Folks, this is precisely how liberalism is supposed to work. The theory is that if you do not have a central plan, people and institutions on the lower level will work out solutions based on local conditions and competition among jurisdictions will assist in correcting excesses. Best of all, we avoid the disastrous fate of centralizing decision making at the top, so that at least here, the worst of all possible worlds (the whole fish rotting from the head) can be avoided.

Many people involved in public policy find themselves shocked that people at the lower levels of society are capable of managing their own affairs in absence of a central plan. They believe that if you do not have a welfare state, the poor will slog around the streets until they keel over and die, that if we do not have old-age pensions the elderly will rot in slums, that if we do not have federal highway systems, people’s cars will all be put on blocks to rust.

The truth of the old liberal proposition that people can manage their lives in absence of central control is never better illustrated than when central authority withdraws its control. After Clinton’s welfare reform made it more difficult to get on and stay on welfare, there was no calamity. Many people who were once living off the system decided to go to work. When the federal speed limit was repealed, states took over and imposed a huge variety of rules. And so on.

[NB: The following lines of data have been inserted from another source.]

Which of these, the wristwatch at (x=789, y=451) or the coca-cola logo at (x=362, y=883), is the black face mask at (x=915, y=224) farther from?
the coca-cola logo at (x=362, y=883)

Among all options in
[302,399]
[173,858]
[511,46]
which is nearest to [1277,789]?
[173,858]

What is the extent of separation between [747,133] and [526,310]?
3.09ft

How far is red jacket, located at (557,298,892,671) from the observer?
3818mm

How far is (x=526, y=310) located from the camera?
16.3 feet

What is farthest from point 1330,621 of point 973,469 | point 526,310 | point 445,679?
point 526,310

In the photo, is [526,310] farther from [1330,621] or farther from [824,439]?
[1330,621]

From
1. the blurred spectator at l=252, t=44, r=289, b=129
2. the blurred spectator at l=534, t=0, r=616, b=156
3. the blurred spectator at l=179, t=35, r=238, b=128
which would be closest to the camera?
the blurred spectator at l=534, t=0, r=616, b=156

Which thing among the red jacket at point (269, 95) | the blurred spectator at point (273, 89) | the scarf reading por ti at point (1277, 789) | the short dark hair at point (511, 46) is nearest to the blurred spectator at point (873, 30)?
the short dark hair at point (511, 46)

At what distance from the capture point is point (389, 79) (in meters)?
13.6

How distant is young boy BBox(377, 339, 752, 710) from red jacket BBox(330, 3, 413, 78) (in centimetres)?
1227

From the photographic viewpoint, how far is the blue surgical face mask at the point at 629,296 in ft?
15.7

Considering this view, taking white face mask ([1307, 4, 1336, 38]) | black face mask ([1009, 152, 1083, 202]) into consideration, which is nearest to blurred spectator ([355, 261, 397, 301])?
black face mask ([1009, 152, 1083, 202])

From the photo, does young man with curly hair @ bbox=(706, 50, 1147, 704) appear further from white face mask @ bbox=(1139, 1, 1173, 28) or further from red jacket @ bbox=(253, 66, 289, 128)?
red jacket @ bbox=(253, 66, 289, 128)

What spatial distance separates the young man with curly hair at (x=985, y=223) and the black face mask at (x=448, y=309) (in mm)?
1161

The old liberal system of decentralized decision making is not perfect. But it does have the advantage of trusting people to manage their own affairs as best they can. And this is a far better proposition than the centralist solution of trying to capture the most powerful institutions in society on behalf of some ideologically driven plan, whether it be socialist or free market.

It turns out that people loathe it when government steals property for purposes of private development. Politicians notice this fact. They then attempt to gain the favor of their constituents by pushing and favoring legislation that prevents this. The heck of it is that the Institute for Justice, which was the leading critic of the Kelo decision, has vowed to fight back by supporting legislation at the state and local level. Well, great! Someone should have thought of this before all the resources were wasted attempting to convert the Supremes.

If we are to have a serious debate about eminent domain, we need to get beyond this ridiculous distinction between public and private use. Government is a racket that rewards itself through plunder and always in the name of public purpose. The truth is that there is no coherent way to separate public and private purpose when it comes to government. Its roads benefit private contractors and serve private interests. It’s true they are "free," but so are the streets in shopping malls, which are private. As for public schools, the teachers unions and hordes of bureaucrats are private interests too. Indeed, there is no such thing as the "public," there are only individuals.

Contrary to both the pro-Kelo and anti-Kelo people, the problem is not public or private use. It is eminent domain itself, which is the best example of how government is not the protector of private property but its main violator. No individual should be allowed to take property from others for any purposes. Government should not be judged by a moral code different from that which we use to judge individuals. And certainly nothing is more preposterous than the notion that the seat of the world empire is the best protector of our rights.